Les palombes suivent leur cours. En cuisine, ça ne fait pas semblant. Ça plume, une partie des entrailles est réservée pour les rôties (ah, la tête de la volaillère quand je lui ai demandé de ne pas les vider…). Ce n'est pas de la cuisine qu'il nous prépare, le Chef, c'est un bras d'honneur à la gastronomie chimique. On n'est pas chez les simulateurs d'orgasme! Pour chauffer la salle, j'envoie quelques rafales de gambas de Vilanova et de Denia. Et un carabinero* par personne, dont la tête (comme pour la gamba roja, c'est le meilleur) fait parfois figure de "saut à l'élastique" pour les puceaux. Joli accord avec le charmant chablis 2010 du Vendangeur masqué, produit par les Moor mais dont on me dit qu'il proviendrait du montmains et d'autres parcelles de ce cher Thomas Pico. Je n'en doute pas, il y a du vin et, surtout, des raisins, là-dedans.

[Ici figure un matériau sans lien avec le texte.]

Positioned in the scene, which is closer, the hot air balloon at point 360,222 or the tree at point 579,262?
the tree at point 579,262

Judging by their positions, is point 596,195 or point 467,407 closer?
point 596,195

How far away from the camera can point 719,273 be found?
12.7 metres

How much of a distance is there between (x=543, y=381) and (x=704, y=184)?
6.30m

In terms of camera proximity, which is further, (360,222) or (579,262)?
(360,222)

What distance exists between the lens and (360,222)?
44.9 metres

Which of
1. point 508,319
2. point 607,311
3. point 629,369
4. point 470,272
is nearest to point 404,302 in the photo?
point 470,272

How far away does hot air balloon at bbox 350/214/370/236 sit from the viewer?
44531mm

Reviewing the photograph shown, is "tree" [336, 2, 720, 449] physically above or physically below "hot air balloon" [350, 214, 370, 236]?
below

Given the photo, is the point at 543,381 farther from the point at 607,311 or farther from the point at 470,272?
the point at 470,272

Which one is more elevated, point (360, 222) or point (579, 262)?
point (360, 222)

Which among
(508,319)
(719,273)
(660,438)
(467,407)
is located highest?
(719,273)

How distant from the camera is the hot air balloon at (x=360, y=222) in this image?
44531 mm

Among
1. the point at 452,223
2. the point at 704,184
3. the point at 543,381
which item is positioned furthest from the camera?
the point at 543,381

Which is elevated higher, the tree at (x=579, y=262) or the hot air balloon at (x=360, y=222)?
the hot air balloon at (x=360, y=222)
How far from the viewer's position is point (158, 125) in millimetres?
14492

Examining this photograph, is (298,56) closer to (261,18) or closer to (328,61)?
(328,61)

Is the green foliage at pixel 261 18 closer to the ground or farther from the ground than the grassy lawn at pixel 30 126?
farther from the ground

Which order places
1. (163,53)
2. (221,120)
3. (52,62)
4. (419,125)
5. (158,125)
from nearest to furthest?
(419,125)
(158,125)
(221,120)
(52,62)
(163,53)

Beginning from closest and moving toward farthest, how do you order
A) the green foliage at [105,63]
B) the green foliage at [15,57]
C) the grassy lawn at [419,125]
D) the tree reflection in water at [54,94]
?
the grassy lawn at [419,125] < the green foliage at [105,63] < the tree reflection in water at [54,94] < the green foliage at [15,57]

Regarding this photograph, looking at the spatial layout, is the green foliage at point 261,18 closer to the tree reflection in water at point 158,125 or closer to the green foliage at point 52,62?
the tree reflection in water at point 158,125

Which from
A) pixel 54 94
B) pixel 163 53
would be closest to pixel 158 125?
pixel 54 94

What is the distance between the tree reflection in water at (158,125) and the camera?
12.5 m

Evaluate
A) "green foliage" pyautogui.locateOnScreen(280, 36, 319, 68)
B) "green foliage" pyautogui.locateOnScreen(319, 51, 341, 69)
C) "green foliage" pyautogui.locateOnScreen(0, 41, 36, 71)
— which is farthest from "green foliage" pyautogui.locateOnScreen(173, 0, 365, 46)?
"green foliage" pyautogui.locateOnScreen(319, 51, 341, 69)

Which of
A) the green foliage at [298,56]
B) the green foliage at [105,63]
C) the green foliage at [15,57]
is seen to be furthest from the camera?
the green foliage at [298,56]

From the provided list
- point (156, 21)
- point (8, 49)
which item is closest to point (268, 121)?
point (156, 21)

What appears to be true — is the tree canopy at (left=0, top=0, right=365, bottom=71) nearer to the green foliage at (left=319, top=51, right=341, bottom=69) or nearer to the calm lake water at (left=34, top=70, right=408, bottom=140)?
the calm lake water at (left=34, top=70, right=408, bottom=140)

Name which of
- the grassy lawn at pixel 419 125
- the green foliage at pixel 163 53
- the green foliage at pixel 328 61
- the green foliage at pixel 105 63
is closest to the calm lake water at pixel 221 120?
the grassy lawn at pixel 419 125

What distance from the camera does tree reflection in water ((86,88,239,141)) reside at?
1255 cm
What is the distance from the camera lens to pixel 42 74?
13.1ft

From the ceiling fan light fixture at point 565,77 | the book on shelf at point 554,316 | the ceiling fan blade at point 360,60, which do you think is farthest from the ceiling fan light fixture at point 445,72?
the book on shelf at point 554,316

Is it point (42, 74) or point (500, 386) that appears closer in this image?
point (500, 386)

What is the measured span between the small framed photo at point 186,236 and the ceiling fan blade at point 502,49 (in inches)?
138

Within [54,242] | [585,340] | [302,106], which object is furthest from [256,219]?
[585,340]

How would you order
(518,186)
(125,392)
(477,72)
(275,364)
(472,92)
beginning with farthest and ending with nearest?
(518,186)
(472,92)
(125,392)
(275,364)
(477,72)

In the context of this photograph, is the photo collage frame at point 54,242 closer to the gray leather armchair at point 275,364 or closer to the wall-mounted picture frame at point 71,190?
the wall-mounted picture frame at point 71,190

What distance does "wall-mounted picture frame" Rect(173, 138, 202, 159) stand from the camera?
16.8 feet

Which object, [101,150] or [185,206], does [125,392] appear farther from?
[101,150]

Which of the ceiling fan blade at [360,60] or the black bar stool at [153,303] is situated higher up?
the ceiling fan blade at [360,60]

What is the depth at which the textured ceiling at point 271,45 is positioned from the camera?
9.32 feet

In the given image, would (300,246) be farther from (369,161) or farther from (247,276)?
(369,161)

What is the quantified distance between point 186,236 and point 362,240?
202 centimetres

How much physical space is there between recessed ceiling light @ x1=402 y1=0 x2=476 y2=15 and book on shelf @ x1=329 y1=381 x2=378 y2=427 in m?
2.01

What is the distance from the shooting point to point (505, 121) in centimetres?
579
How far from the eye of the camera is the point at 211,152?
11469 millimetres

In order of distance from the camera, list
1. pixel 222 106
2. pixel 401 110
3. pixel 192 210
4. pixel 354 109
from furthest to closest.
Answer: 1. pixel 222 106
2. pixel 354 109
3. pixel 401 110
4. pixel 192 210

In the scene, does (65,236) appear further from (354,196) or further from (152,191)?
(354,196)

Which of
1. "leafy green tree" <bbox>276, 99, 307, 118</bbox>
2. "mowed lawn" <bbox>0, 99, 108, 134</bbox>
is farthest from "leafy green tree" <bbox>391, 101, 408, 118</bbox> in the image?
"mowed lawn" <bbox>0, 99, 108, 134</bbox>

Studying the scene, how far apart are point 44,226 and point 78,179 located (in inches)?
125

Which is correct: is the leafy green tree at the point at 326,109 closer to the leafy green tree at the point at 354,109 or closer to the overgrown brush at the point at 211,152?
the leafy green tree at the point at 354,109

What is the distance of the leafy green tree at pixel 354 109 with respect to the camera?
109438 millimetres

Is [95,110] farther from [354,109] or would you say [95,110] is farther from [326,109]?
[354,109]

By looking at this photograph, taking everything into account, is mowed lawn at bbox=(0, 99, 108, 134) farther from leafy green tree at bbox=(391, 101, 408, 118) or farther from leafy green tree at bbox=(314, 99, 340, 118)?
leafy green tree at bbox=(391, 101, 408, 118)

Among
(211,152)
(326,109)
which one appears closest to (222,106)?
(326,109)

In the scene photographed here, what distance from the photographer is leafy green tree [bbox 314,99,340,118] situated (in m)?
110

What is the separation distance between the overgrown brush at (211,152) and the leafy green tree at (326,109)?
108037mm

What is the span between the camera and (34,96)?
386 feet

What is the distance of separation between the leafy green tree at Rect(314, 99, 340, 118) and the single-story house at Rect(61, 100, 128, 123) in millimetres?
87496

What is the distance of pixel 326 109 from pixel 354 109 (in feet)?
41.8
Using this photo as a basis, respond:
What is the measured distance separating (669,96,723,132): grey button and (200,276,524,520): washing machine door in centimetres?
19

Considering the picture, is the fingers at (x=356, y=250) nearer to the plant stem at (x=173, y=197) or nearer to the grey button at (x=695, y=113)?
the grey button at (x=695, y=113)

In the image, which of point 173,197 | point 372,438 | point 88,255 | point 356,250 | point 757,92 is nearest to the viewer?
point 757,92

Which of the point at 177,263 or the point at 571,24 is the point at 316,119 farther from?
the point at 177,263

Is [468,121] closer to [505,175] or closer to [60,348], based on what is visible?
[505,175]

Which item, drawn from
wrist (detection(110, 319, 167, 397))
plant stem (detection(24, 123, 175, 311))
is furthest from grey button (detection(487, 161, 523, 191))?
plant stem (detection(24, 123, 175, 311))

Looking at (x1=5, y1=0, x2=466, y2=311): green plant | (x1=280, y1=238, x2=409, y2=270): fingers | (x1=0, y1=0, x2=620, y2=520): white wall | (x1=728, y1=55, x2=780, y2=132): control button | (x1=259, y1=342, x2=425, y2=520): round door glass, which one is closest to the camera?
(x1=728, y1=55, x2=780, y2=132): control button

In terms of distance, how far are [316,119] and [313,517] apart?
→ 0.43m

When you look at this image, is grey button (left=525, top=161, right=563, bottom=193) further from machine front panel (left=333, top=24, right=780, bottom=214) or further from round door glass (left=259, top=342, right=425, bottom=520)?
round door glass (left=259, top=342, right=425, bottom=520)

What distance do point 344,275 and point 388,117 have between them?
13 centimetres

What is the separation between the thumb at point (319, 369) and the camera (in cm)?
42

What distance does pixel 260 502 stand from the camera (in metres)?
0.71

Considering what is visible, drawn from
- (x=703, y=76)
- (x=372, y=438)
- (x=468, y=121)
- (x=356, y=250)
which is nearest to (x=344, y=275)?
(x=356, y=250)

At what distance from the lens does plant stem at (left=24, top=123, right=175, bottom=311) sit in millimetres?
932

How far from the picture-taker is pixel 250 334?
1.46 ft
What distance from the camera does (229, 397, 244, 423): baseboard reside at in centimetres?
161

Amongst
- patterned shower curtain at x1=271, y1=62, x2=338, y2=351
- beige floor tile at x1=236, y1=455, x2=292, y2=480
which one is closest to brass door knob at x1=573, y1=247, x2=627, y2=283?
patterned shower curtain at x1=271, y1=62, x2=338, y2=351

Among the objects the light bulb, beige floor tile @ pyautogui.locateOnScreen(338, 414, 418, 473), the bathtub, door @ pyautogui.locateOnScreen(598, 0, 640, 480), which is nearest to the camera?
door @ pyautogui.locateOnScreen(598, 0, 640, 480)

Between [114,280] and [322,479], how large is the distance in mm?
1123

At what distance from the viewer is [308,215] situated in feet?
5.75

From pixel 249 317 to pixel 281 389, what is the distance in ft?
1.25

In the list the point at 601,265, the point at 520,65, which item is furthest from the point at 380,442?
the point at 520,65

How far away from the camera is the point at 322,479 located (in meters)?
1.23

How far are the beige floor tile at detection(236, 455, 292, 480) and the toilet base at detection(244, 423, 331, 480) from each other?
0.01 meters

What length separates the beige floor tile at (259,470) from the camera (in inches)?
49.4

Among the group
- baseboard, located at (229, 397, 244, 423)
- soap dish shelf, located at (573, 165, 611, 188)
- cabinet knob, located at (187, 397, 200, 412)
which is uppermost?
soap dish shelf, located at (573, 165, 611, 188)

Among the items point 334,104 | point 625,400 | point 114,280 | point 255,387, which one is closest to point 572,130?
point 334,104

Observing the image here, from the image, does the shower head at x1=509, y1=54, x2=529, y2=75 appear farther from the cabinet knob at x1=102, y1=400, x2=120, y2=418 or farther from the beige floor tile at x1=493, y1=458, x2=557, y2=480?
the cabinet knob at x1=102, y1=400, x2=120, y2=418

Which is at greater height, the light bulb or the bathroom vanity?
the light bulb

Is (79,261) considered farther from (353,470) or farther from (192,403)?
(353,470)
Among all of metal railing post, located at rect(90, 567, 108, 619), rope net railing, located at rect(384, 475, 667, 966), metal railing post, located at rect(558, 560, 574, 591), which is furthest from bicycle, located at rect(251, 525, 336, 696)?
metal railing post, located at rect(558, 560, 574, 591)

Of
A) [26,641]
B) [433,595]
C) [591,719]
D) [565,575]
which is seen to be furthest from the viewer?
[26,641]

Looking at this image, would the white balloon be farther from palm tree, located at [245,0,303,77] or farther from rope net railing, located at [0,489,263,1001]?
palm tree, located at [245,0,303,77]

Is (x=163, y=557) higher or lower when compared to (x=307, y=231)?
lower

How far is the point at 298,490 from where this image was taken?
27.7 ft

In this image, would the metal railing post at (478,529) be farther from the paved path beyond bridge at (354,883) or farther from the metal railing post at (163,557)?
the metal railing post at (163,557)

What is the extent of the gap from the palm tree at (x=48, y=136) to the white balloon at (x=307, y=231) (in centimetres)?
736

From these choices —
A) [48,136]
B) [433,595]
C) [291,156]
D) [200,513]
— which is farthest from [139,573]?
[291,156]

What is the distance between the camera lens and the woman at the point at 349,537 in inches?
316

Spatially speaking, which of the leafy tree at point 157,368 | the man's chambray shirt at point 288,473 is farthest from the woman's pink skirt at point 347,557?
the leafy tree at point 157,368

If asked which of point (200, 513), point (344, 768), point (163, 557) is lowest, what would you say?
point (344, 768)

Et voici les palombes, parfaitement rôties, embaumées de vieux lard, pleines de vie. Le plus incroyable, c'est que le Chef a réalisé cette cuisson idéale sur une table de cuisson vitro-céramique de merde (qui a coûté infiniment moins cher que l'équipement archi-sophistiqué du petit cuistot de la bécasse). J'en profite d'ailleurs pour lancer un message personnel et vaguement comminatoire à venteprivee.fr ainsi qu'à Kitchen Aid, afin qu'ils accordent rapidement leurs violons: faire la cuisine sur des plaques de tafiole, ça commence à me monter, dont il faudrait voir à réparer la merveille cassée que vous m'avez expédiée dans un colis minable. Compris?
Mais, ces palombes! Quelle splendeur! Ces oiseaux-là ne sont pas morts pour rien! Merci, Chef, ça, ce n'est pas de la cuisine de Chef de la télé! Et avec les tanins mûrs du rouge de Navarre que bricole intelligemment Olivier Rivière chez Emilio Valerio***, c'est le Paradis sur Terre. "Il faut parfois savoir fermer sa gueule devant la beauté du produit" me glisse le Chef. "Le respecter". Qui, à part d'incultes agueusiques à l'ambition démesurée, peut lui donner tort?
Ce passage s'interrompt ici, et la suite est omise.